● TASK INSTRUCTIONS
Only the lines from the one holding "Could you say which of" to the end of the data should be echoed, exactly as they appear, minus the pictures.

● RECORDED INFORMATION
****

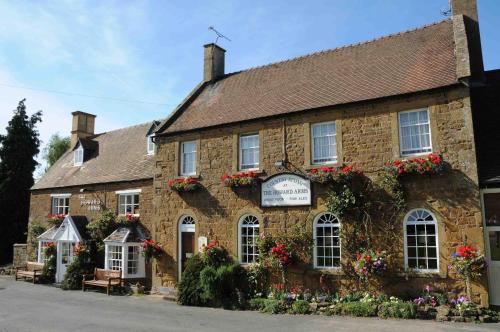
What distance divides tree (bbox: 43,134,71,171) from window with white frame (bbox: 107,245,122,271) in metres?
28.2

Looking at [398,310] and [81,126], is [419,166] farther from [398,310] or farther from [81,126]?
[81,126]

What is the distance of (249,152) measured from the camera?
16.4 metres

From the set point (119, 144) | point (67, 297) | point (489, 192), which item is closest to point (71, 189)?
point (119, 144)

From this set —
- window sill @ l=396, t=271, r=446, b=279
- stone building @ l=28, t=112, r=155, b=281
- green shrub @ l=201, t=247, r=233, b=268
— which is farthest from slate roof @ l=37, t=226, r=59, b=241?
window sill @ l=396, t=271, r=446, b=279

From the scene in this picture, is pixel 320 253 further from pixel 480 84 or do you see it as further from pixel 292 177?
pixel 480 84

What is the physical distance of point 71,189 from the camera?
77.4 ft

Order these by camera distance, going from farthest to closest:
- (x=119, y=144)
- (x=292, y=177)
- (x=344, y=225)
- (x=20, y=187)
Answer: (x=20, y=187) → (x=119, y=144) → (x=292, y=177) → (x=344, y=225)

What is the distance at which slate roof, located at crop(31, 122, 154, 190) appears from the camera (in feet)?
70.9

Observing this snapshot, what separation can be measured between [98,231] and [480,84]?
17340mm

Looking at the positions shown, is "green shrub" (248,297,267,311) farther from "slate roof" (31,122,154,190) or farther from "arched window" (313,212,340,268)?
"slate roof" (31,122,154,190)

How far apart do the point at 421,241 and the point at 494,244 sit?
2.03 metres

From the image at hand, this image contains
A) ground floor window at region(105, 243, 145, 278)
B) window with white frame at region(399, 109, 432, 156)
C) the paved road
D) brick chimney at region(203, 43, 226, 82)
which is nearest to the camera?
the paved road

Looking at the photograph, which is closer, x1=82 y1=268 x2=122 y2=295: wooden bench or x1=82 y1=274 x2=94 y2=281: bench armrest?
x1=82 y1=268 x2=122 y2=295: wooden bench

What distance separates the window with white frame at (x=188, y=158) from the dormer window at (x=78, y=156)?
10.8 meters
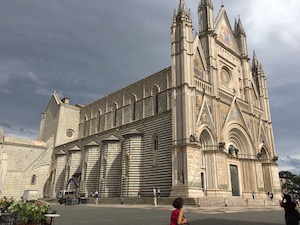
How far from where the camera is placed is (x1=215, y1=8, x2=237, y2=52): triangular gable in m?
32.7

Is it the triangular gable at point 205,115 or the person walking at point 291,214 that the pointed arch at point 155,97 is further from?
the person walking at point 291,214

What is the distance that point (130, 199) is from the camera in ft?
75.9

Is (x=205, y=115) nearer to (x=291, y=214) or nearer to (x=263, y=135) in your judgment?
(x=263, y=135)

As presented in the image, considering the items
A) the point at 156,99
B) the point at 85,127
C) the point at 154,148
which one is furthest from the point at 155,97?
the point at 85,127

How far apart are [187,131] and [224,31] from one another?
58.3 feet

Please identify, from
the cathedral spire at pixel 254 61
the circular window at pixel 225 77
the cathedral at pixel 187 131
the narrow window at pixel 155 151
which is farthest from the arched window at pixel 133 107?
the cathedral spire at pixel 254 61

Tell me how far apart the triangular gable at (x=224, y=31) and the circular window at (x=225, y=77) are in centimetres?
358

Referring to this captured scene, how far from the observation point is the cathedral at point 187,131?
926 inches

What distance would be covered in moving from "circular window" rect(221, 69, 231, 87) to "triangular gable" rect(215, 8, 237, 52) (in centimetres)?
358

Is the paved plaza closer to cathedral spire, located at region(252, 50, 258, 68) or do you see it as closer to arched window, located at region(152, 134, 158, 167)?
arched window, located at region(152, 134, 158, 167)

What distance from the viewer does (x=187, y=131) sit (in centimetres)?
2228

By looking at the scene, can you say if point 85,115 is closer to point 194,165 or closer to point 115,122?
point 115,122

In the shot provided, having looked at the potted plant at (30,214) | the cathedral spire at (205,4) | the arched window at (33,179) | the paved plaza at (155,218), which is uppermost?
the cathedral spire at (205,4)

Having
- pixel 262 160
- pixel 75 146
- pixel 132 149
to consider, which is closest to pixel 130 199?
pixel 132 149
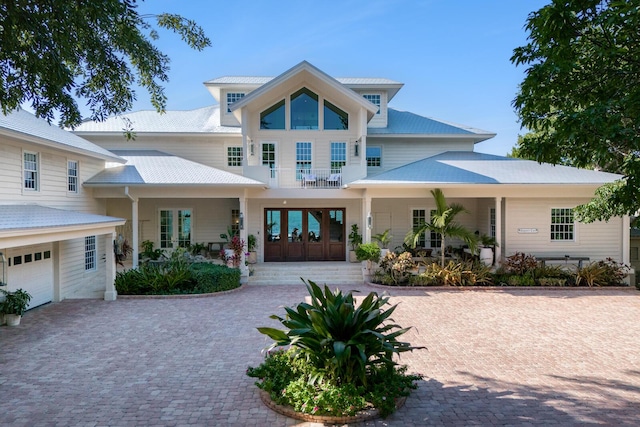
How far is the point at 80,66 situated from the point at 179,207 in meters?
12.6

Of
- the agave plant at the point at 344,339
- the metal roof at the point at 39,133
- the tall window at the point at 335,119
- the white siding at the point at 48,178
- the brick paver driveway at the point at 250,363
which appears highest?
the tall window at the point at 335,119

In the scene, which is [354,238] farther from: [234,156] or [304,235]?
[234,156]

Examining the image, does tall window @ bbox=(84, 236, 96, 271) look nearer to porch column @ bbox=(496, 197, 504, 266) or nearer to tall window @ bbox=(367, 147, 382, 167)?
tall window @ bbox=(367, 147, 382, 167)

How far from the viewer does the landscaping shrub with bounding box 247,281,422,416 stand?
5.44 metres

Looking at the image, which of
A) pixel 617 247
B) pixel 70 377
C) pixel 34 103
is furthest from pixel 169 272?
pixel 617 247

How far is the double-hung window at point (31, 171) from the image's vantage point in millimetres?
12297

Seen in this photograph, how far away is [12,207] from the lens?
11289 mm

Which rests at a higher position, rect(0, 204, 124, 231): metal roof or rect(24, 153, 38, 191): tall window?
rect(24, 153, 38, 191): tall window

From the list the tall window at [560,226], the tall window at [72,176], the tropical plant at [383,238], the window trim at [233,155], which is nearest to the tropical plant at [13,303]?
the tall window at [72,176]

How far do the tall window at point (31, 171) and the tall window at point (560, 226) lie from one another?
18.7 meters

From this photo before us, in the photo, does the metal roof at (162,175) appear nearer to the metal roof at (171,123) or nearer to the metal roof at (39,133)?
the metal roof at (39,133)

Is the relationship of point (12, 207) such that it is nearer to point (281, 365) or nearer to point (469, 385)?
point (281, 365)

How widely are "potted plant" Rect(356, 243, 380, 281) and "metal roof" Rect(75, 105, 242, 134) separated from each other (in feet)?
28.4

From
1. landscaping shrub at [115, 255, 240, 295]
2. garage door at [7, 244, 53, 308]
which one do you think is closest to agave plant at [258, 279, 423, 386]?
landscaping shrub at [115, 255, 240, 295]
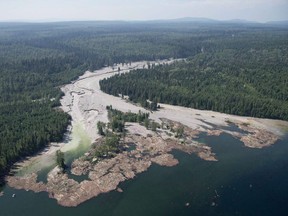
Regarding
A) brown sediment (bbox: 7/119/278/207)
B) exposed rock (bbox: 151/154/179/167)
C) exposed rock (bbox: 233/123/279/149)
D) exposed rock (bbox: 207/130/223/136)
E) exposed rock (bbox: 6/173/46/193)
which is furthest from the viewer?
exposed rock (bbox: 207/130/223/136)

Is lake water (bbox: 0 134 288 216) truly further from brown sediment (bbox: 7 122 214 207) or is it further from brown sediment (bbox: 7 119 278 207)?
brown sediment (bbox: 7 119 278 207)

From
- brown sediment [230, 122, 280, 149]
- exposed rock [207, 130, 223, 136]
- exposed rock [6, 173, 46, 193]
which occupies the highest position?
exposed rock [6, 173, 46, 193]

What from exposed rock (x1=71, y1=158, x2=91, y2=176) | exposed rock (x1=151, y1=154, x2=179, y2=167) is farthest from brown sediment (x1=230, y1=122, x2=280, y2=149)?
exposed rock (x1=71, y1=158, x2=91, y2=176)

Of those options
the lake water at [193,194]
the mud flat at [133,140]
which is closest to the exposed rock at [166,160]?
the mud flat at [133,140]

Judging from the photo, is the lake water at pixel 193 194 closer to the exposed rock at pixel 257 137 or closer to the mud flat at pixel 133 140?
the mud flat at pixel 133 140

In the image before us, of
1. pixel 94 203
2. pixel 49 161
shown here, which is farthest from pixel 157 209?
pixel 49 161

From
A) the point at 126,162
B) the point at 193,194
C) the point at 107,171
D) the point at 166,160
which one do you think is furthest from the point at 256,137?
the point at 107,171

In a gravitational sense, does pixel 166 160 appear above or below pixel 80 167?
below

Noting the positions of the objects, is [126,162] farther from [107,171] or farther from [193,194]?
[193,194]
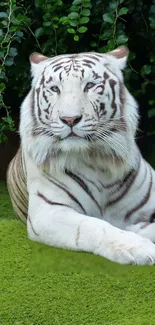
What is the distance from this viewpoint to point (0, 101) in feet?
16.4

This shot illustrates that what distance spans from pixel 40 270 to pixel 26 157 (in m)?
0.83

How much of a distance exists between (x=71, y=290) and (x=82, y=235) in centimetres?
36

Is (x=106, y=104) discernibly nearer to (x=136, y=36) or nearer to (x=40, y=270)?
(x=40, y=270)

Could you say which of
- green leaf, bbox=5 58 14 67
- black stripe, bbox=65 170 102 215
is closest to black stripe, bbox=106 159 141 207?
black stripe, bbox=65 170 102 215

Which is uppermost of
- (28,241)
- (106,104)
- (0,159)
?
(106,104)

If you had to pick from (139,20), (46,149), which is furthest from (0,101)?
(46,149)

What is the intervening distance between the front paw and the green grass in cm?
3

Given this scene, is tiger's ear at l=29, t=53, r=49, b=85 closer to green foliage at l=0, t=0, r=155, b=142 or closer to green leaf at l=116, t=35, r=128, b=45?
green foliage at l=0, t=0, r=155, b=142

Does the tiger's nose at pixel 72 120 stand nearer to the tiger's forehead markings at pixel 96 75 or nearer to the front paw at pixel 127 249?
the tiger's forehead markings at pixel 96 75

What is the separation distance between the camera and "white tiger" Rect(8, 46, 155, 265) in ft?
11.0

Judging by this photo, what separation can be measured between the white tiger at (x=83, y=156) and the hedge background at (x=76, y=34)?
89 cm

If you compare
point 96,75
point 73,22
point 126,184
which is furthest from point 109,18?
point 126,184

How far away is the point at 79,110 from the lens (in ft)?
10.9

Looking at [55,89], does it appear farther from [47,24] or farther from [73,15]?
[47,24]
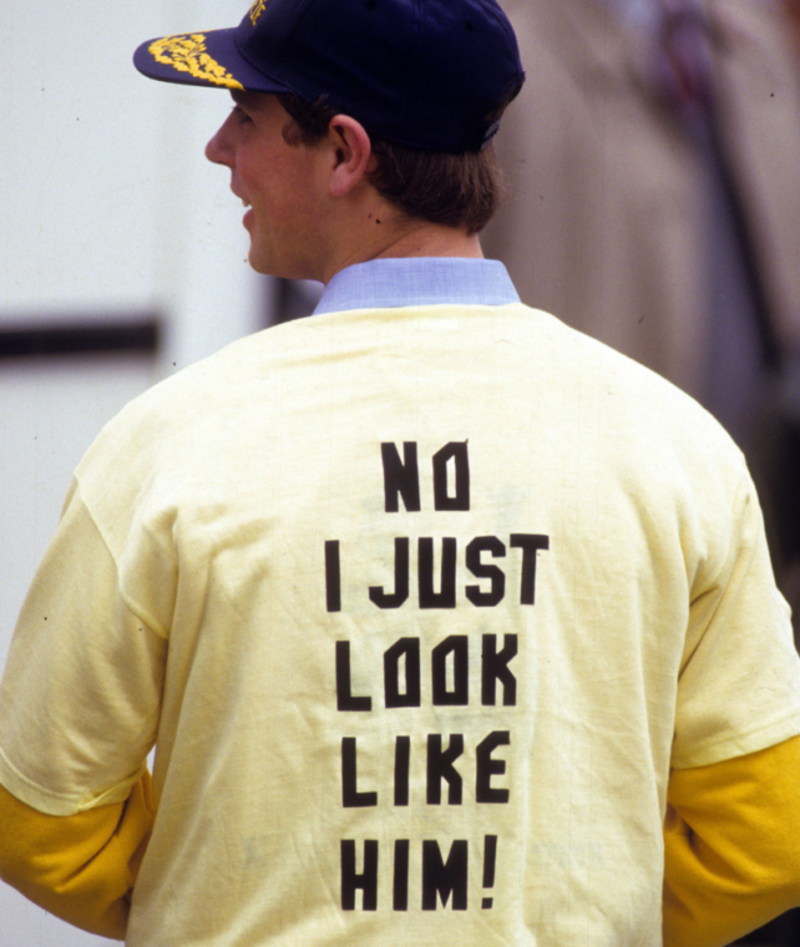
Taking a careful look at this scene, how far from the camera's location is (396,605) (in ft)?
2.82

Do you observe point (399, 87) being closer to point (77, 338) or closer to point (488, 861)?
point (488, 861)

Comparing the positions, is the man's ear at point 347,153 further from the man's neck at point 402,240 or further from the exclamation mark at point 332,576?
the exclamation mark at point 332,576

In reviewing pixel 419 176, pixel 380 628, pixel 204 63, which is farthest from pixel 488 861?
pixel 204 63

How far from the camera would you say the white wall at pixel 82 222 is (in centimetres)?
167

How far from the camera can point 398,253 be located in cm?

****

● COMPLETE RESPONSE
Could you say which of
- green leaf, bbox=5 58 14 67
- black stripe, bbox=65 170 102 215
is closest to black stripe, bbox=106 159 141 207?
black stripe, bbox=65 170 102 215

Which is uppermost of
- (28,241)
- (106,104)
- (0,159)
?
(106,104)

If you had to pick from (139,20), (46,149), which is furthest from (0,101)?
(46,149)

What is the intervening distance between the front paw and the green grass in cm?
3

Given this scene, is tiger's ear at l=29, t=53, r=49, b=85 closer to green foliage at l=0, t=0, r=155, b=142 or closer to green leaf at l=116, t=35, r=128, b=45?
green foliage at l=0, t=0, r=155, b=142

Does the tiger's nose at pixel 72 120 stand nearer to the tiger's forehead markings at pixel 96 75 or nearer to the front paw at pixel 127 249?
the tiger's forehead markings at pixel 96 75

What is the separation distance between the camera and "white tiger" Rect(8, 46, 155, 265) in ft?
11.0

Judging by this photo, what separation can be measured between the white tiger at (x=83, y=156) and the hedge background at (x=76, y=34)?
89 cm

If you compare
point 96,75
point 73,22
point 126,184
which is furthest from point 109,18?
point 126,184

How far away is the point at 79,110 from the lens (in ft)?
10.9

Looking at [55,89], does it appear farther from [47,24] or farther from [73,15]?
[47,24]
Taking a careful look at this scene, how far from the camera's location is (396,605) (in ft)?
2.82

Do you observe point (399, 87) being closer to point (77, 338) or closer to point (488, 861)?
point (488, 861)

Comparing the positions, is the man's ear at point 347,153 further from the man's neck at point 402,240 or further from the exclamation mark at point 332,576?
the exclamation mark at point 332,576

In reviewing pixel 419 176, pixel 380 628, pixel 204 63, which is farthest from pixel 488 861?
pixel 204 63

How far from the camera would you say the white wall at pixel 82 222 is (in centimetres)?
167

How far from the camera can point 398,253 be located in cm?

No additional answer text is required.